Dofu menekankan perlunya sinergi lintas kementerian dan lembaga untuk meminimalisir minat masyarakat bekerja secara ilegal. Ia mendorong keterlibatan Badan Intelijen Negara (BIN) dan Intelijen Mabes Polri untuk turun langsung ke lapangan guna membongkar sindikat di balik pengiriman tenaga kerja ilegal.
“Sudah saatnya BIN dan intelijen Polri turun tangan. Negara ini terus dihantui isu-isu serius seperti perdagangan organ tubuh, maraknya perjudian online maupun offline, hingga isu peredaran ijazah palsu.

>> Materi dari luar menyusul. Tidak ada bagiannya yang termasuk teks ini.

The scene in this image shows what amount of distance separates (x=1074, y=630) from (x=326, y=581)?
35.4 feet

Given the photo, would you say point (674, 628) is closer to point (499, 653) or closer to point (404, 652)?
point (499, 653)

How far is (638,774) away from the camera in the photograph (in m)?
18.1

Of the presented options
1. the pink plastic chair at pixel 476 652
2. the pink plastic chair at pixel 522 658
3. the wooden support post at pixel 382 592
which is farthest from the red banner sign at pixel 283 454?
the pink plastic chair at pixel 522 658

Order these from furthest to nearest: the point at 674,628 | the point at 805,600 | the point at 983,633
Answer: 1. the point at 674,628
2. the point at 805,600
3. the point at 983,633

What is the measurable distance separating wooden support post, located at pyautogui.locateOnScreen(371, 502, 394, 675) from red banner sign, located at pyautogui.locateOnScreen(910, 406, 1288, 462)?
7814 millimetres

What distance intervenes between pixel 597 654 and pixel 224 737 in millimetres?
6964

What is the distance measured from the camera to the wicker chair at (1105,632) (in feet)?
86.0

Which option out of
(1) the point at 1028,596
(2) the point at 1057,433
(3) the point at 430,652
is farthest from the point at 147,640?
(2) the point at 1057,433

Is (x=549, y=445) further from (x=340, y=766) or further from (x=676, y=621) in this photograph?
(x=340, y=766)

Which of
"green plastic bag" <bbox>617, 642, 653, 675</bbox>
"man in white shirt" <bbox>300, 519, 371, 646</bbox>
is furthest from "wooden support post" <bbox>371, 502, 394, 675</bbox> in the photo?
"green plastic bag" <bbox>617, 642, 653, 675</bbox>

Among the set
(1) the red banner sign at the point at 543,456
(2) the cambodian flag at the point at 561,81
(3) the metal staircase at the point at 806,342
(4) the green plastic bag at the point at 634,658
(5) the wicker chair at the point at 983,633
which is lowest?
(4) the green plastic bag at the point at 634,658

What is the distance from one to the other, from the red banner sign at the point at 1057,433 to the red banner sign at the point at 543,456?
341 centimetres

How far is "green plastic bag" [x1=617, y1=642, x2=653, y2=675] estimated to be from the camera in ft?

Kita seperti hidup di negeri yang tak menjunjung hukum,” ungkapnya prihatin.
Lebih lanjut, AJH meminta agar Kementerian Perlindungan Pekerja Migran Indonesia (KemenP2MI) menjadi garda terdepan dalam pelayanan, penempatan, serta perlindungan hukum dan pengawasan terhadap para Pekerja Migran Indonesia (PMI).
Fenomena meningkatnya ketertarikan WNI untuk bekerja sebagai operator judi online di luar negeri juga disorot oleh AJH. Menurut Dofu, banyak dari mereka yang sebenarnya enggan, namun tuntutan ekonomi memaksa untuk mengambil risiko.
“Ironisnya, sebagian besar dari mereka yang berangkat justru berada pada usia produktif, antara 19 hingga 35 tahun, bahkan banyak yang bergelar Sarjana (S1),” tuturnya.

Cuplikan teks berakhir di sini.